Beispielsweise wurde vor Kurzem von der Schulleitung ein Zuschuss für eine Lehrkraft des BoKi für eine Qualifizierungsreihe zum Anti-Aggressivitäts-/Coolness-Trainer beim Deutschen Institut für Konfrontative Pädagogik beantragt.
Frage 2:
Welche zusätzlichen Ressourcen wären dazu im PI erforderlich?
Antwort:
Es sind dazu keine zusätzlichen Ressourcen erforderlich, da der Fort- und Weiterbildungsbedarf der Berufsschule zur Berufsvorbereitung – wie bereits in der Vergangenheit – mit den vorhandenen personellen und finanziellen Ressourcen des Fachbereichs 3 – Berufliche Schulen am PI abgedeckt werden kann.
Frage 3:
Wie kann die Verwaltung der Landeshauptstadt die Berufsschule zur Berufsvorbereitung bei der Klärung der umsatzsteuerlichen Fragen – begrenzter Verkauf von Dienstleistungen und Produkten an Beschäftigte der Landeshauptstadt – dahin gehend unterstützen, dass dieser bewährte Ansatz nicht gefährdet wird?
Antwort:
Mitarbeiterinnen und Mitarbeiter des Referats für Bildung und Sport (Geschäftsbereich Berufliche Schulen und die Stabsstelle Recht) sowie der Stadtkämmerei stehen zu oben genannter Fragestellung in Kontakt.

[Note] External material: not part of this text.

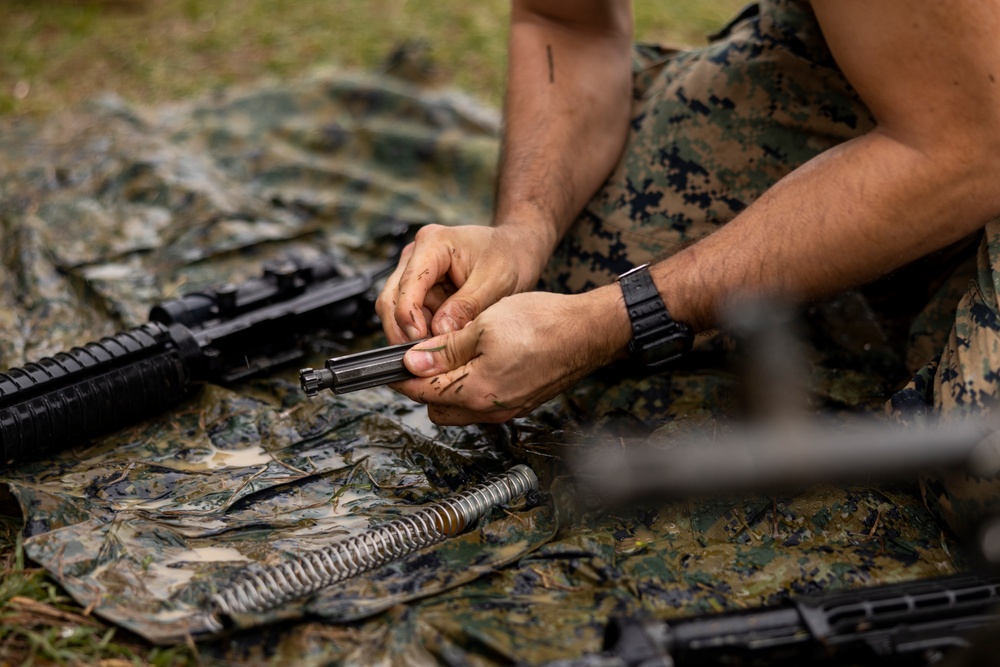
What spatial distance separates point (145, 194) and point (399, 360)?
7.62ft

Die steuerrechtlichen Sachverhalte werden – nicht zuletzt hinsichtlich wiederkehrender Änderungen und Anpassungen in der Steuergesetzgebung – von der Stadtkämmerei seit dem Start des Konzepts des produktorientierten Ansatzes erfasst und hinsichtlich der Auswirkungen auf die pädagogische Arbeit in den städtischen beruflichen Schulen gemeinsam mit den weiteren Verwaltungseinheiten bewertet.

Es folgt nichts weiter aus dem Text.